__ASSIGNED TASK__: Please print every record below exactly as written, leaving out the pictures.

__SUPPLIED RECORDS__:
-=-=-

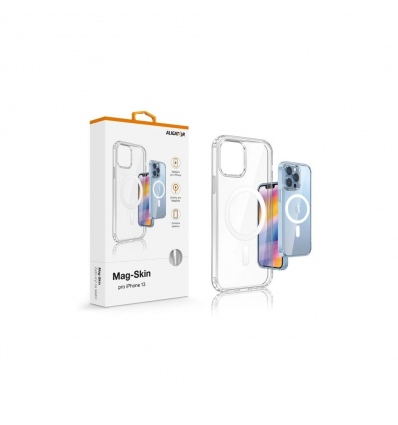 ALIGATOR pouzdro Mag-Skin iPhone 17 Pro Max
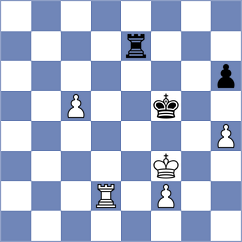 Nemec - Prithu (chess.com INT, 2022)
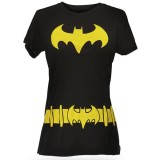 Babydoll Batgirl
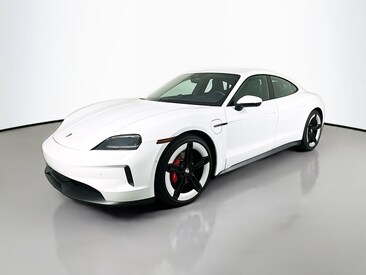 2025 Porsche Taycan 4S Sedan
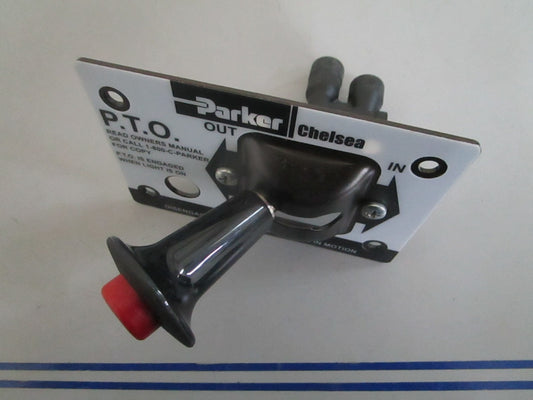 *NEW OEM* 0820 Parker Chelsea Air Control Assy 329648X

-=-=-

__SOLUTION FOR THIS PROBLEM__:
 ALIGATOR pouzdro Mag-Skin iPhone 17 Pro Max
 Nemec - Prithu (chess.com INT, 2022)
 Babydoll Batgirl
 2025 Porsche Taycan 4S Sedan
 *NEW OEM* 0820 Parker Chelsea Air Control Assy 329648X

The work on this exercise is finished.